Descripción del problema -
Devuelva sin ninguna modificación el pasaje del extracto sobre los niños moldavos cuyos padres trabajan en el extranjero, desde "Los sicólogos sospechan" hasta "Terre des Hommes.".

Los sicólogos sospechan que también los menores crecen con un sentimiento de culpa :«Mis padres trabajan lejos de casa por mi culpa, para poder darme dinero y juguetes».

Se observa, asimismo, entre los jóvenes un cambio de valores: «Ellos afirman a menudo: ‘mira a mama, ha estudiado tantos años y al final, ¿qué? Ha acabado cuidando a una abuela en Italia. Yo no gastaré ni un año en la Universidad, comenzaré directamente a trabajar’», lamenta Arina Crețu, de Terre des Hommes.

Tatiana Podlenova es profesora de música en Sculeni, el primer pueblo tras cruzar la frontera entre Rumania y Moldavia, «la puerta de Europa», dice entre risas. «Por necesidad, los niños se vuelven maestros de las redes, del teléfono, del Facebook, pero no creo que eso pueda reemplazar la presencia física de los padres. Los que se quedan sin ninguno de sus padres sufren mucho. ¿Quien les da un abrazo? Esta falta de contacto físico diario los va marcando», alerta.

Desde Terre des Hommes han lanzado una campaña que, entre otras actividades, incluye el despliegue de mensajes escritos por los niños en el aeropuerto. «Mamá, ven a casa, no quiero ningún smartphone, ven a casa», rezaba uno de ellos. «Hemos trabajado también en más de sesenta escuelas para formar a los profesores», explica Crețu.

Datos proporcionados -
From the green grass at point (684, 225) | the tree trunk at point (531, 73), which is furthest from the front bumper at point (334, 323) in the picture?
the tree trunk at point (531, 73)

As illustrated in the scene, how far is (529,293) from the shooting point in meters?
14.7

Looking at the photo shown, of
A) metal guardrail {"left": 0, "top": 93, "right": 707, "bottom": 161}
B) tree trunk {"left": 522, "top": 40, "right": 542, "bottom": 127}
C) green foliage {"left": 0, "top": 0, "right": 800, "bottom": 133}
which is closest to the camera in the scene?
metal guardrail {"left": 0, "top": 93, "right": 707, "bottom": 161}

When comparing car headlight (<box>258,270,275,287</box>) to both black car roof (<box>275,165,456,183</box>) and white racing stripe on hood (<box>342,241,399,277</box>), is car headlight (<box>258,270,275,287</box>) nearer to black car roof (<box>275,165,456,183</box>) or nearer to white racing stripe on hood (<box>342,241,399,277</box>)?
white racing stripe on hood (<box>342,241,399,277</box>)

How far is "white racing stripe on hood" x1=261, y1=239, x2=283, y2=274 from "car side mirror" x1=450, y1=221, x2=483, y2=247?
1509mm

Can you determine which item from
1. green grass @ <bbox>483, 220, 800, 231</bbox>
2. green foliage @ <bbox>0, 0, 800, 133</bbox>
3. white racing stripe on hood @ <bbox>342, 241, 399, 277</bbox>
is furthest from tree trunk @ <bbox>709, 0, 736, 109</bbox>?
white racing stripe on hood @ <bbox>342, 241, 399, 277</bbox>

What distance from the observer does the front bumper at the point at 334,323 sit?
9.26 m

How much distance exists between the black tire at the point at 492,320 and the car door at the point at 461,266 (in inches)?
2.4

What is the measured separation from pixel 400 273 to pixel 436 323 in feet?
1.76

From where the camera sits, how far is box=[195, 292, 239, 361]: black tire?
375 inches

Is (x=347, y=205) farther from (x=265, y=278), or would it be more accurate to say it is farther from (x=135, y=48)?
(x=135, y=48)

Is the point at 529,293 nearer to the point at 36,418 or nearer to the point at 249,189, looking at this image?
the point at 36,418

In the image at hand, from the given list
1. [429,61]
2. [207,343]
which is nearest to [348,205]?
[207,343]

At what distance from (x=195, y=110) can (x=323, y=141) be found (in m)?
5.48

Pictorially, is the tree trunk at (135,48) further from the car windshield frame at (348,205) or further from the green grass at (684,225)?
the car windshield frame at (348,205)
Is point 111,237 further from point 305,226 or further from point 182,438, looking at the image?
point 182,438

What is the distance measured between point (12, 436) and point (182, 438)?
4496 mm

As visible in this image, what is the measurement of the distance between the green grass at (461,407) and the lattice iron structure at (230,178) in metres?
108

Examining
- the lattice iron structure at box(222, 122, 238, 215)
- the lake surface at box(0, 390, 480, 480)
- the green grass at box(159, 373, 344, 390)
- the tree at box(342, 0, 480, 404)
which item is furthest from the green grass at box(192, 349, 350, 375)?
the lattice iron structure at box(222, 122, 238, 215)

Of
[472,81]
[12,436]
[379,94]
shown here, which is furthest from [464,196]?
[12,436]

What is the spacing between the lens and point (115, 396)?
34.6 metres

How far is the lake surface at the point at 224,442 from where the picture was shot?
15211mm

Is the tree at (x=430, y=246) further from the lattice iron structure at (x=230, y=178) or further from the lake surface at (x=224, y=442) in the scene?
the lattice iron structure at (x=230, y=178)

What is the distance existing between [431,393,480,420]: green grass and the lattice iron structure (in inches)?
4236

Tarea completada -
Los sicólogos sospechan que también los menores crecen con un sentimiento de culpa :«Mis padres trabajan lejos de casa por mi culpa, para poder darme dinero y juguetes».

Se observa, asimismo, entre los jóvenes un cambio de valores: «Ellos afirman a menudo: ‘mira a mama, ha estudiado tantos años y al final, ¿qué? Ha acabado cuidando a una abuela en Italia. Yo no gastaré ni un año en la Universidad, comenzaré directamente a trabajar’», lamenta Arina Crețu, de Terre des Hommes.